> [Text section]:

•••

That last transaction shows the advantage of the intervals: transaction 6207 can be started as soon as transaction 6205 completes (6207 can run in parallel with 6206).  So the MySQL interval design might allow for a quicker scheduling of some transactions.  However, the interval design increases the complexity of analyzing parallelism potential, so tuning becomes harder.

A MySQL 5.7 MTS Tuning Metric: the Average Modified Interval Length

I came up with a tuning metric for MySQL 5.7: the average "modified" interval length (I will explain the modified part in a few paragraphs below).  This metric is based on the following observation: the larger the intervals are, the better the parallelism identification is.

The larger the intervals are,
the better the parallelism identification is.

If we prefer to think in terms of group commit size, we can map the average interval length to a pseudo-group commit size.  This can be useful to be able to tune the number of slave threads (slave_parallel_workers) .  Looking at the group commit of size three in the mysqlbinlog extract above (all transactions depending on 6203), we can see that the interval length of the transactions are respectively 1, 2 and 3, which average to 2.  We can generalize that for a group commit of size n, the sum of the intervals length should be n*(n+1)/2, and the average length should be (n+1)/2.  So to get back n, we need to multiply this by 2 and subtract 1.  This means that to map an average interval length to a group commit size, we should multiply it by 2 and subtract 1 (we can validate that an average interval length of 1 (no parallelism) maps to a group commit size of 1).

The way to get the average "modified" interval length is by parsing the binary logs and by doing some messy computations.  This is done by running the script below on a master (it could easily be modified to be run from anywhere but I advise against it as it would waste network bandwidth to transfer binary logs):
echo _first_binlog_to_analyse_ > $file;
mysqlbinlog --stop-never -R --host $(cat $file) |
  grep "^#" | grep -e last_committed -e "Rotate to" |
  awk -v file=$file -F "[ \t]*|=" '
    $11 == "last_committed" {
       if (length($2) == 7) {$2 = "0" $2;}
       if ($12 < max) {$12 = max;} else {max = $12;}
       print $1, $2, $14 - $12;}
    $10 == "Rotate"{print $12 > file; close(file); max=0;}' |
  awk -F " |:" '
    {my_h = $2 ":" $3 ":" $4;}
     NR == 1 {d=$1; h=my_h; n=0; sum=0; sum2=0;}
     d != $1 || h < my_h {print d, h, n, sum, sum2; d=$1; h=my_h;}
    {n++; sum += $5; sum2 += $5 * $5;}'
The script above is a complex pipe of many commands.  Let's understand them one by one:
  1. mysqlbinlog connects (locally) to the master, download the binary log specified in the file $file, and never stops (you will need to CTRL-C the script or kill one of its processes to stop it),
  2. two consecutive grep filter the output of mysqlbinlog to what is needed by the next awk commands (I could also do the same in awk and save two processes but using grep makes things more efficient by reducing the work done by awk: if I remove grep, awk,  is the bottleneck to the script, and if I shift the work from awk to grep, mysqlbinlog becomes the bottleneck of the script),
  3. the first awk computes the "modified" interval length (modified explained below) and saves the binary log name on rotation in the file $file (this allows to start back the script from this saved binary log if interrupted),
  4. and the last awk counts the number of transactions, computes the sum of the modified interval length, and the sum of their square (I am computing the sum of the square to eventually be able to expose a standard deviation).

•••

> [Given material]:
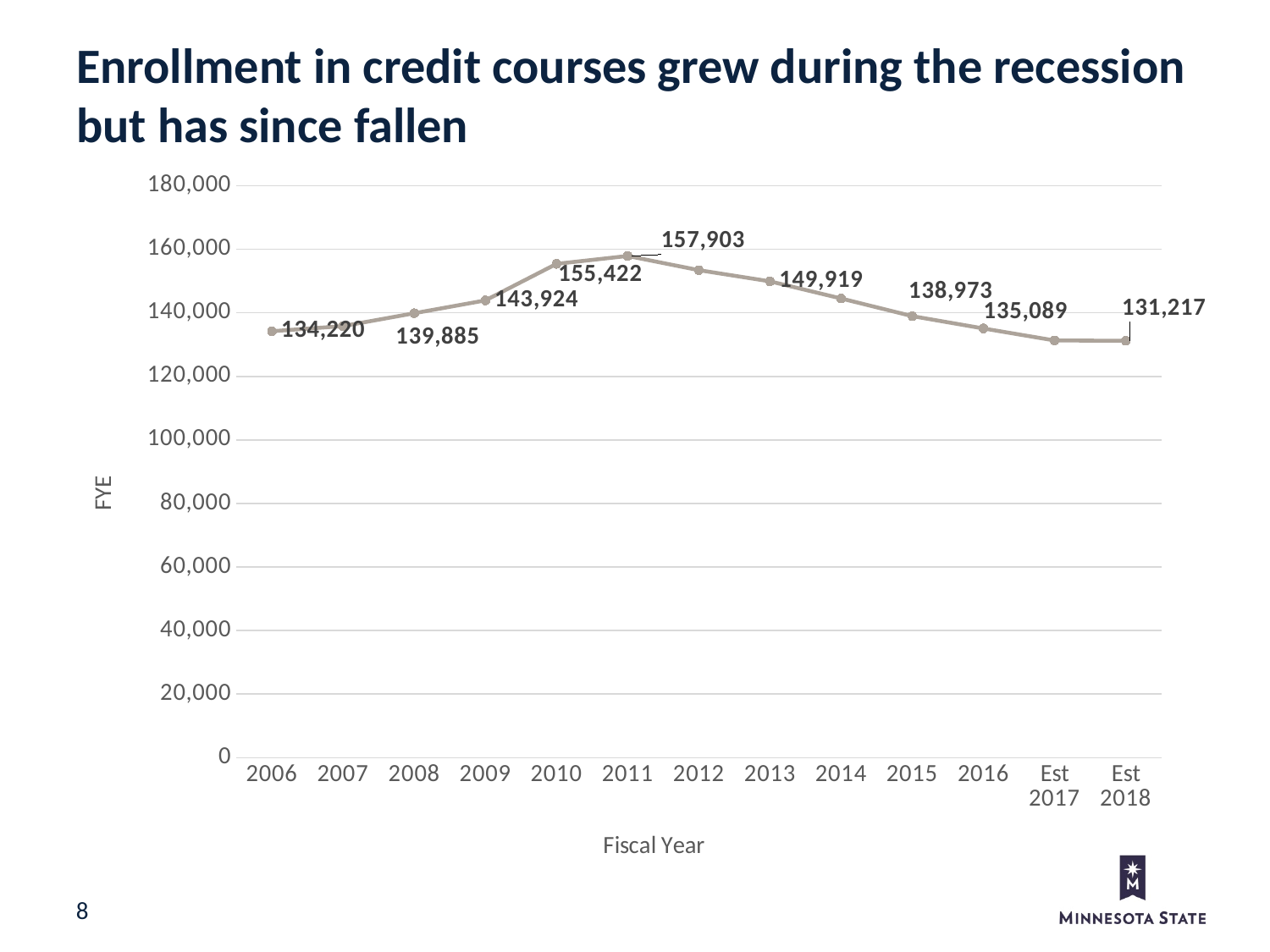
What was the FYE enrollment in fiscal year 2010? 155,422 Does FYE enrollment rise or fall from fiscal year 2011 to Est 2018? Fall How many fiscal years are plotted on the x axis? 13 By how much did FYE increase from fiscal year 2010 to fiscal year 2011? 2,481 Which fiscal year had the highest FYE enrollment? 2011 What type of chart is shown on the slide? Line chart Is the value for fiscal year 2012 greater or less than 140,000? greater What was the FYE enrollment in fiscal year 2015? 138,973 What is the estimated FYE enrollment for fiscal year 2018? 131,217 What was the FYE enrollment in fiscal year 2006? 134,220 What is the difference in FYE between fiscal year 2011 and fiscal year 2006? 23,683 Which fiscal year had a higher FYE, 2010 or 2013? 2010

•••

> [The task]: List every transaction number that appears in the text on MySQL 5.7 parallel replication tuning above.

> [Expected answer]: 6207, 6205, 6206, 6203